Династические браки, помимо укрепления связей между семьями, способствовали также и культурному обмену. Например, К. Раффешпергер приводит слова немецкого ученого Карла Шмидта, который утверждает, что около 1000 г. королевства Европы стали переходить к патрилинейной системе. Однако в Дании это произошло в конце XII в., а в Венгрии – на 150 лет раньше при схожих обстоятельствах. При этом отмечается, что русские женщины были частью этого процесса в обеих странах и как жены, и как матери королей и их наследни-ков284. Другим примером может служить влияние первой жены Владимира Мономаха – дочери последнего англосаксонского короля Гарольда Годвинсона Гиды – на мужа, что подтверждается его «Поучением». Такого рода послание было новинкой для Руси, но широко распространенным явлением в англосаксонской традиции, и целью его было передать своим детям знания, как править и как быть хорошими христианами285. Также влияние русских княжон ощущается в выборе имен для своих детей – наследников престолов европейских стран. Так, под влиянием Анны Ярославны во французский именослов прочно вошло до этого мало употребляемое имя Филипп. Точно так же сын датского короля Кнуда Лаварда и дочери князя Мстислава Владимировича Ингеборги получил имя Вальдемар. Сыновья же венгерского короля Андраша и Анастасии Ярославны получили нетипичные для Венгрии имена Шаломон и Давид286. Примером обратного влияния может служить уже упомянутый Мстислав Владимирович, который в европейских источниках именуется Харальдом, в честь своего деда Гарольда Годвинсона287.

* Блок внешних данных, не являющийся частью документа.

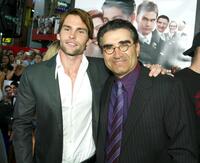 Eugene Levy and Seann William Scott at the premiere of "American Wedding."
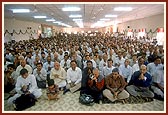 Satsang assembly in Sanskardham, Ghatlodia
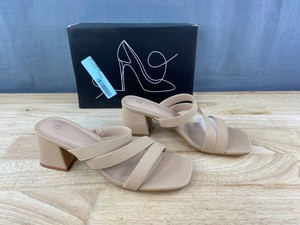 W-JD03 Womens Dress Sandal Nude Size 8 - Brand New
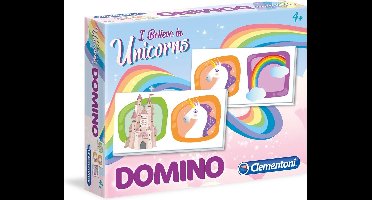 Clementoni - Domino Pocket Eenhoorn - Educatief spel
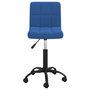 Voir la diapositive 4 : VIDAXL Chaises pivotantes a manger lot de 2 bleu velours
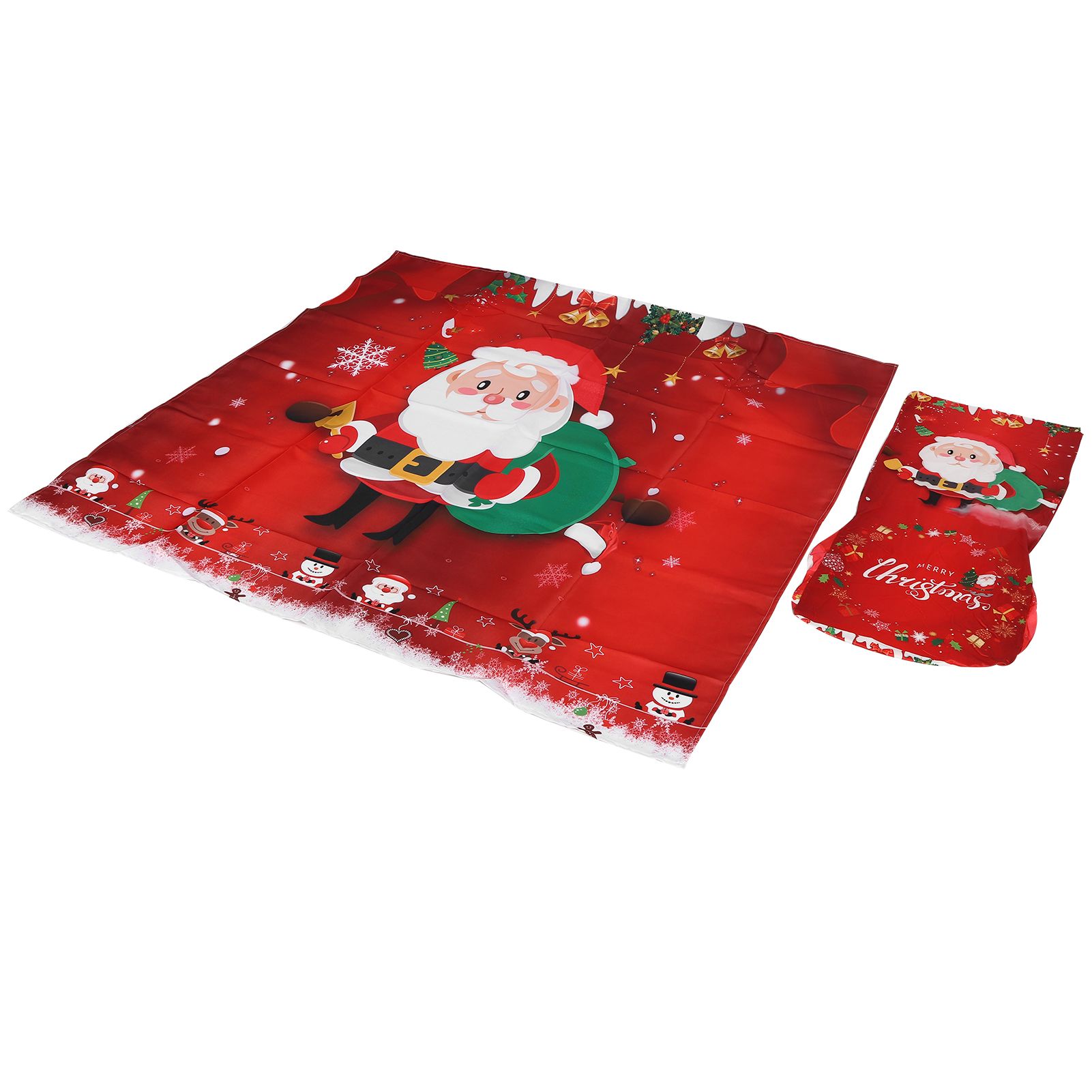 Christmas Tablecloth Chair Covers Set for Home Kitchen Dining Room Festive view 4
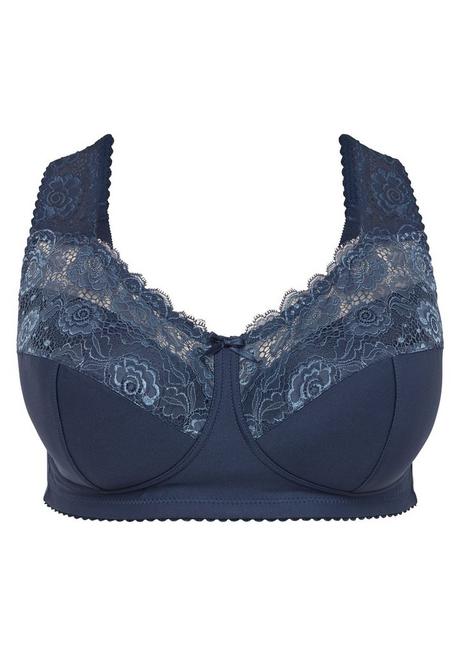 sheego BH ohne Bügel mit wattierten Cups - saphir sheego im Angebot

Сближению Руси и Западной Европы способствовало и то, что князь, по мнению исследователя, стоял вровень с европейскими королями, не случайно в европейских хрониках русские князья обозначены как rex288. Кроме того, К. Раффенспергер отмечает, что князь на Руси выполнял те же функции, что и раннесредневековые европейские короли: он был полководцем, возглавляя дружину, законодателем и основным получателем налогов и сборов289.

При этом, отмечает К. Раффенспергер, торговля и политика Древней Руси были тесно связаны. В подтверждение приведем здесь таблицу, которую историк дает в своей статье «Russian Economic and Marital Policy: An Initial Analysis of Correlation»290. Данная таблица показывает взаимосвязь между уровнем развития торговли и количеством династических браков между Русью и другими государствами и народами.

Таблица 1

Рассматривая результаты, полученные в таблице, автор указывает, что в случае Волжской Булгарии высокий уровень торговли не мог подкрепляться династическими браками из-за религиозных различий, так как булгары были мусульманами.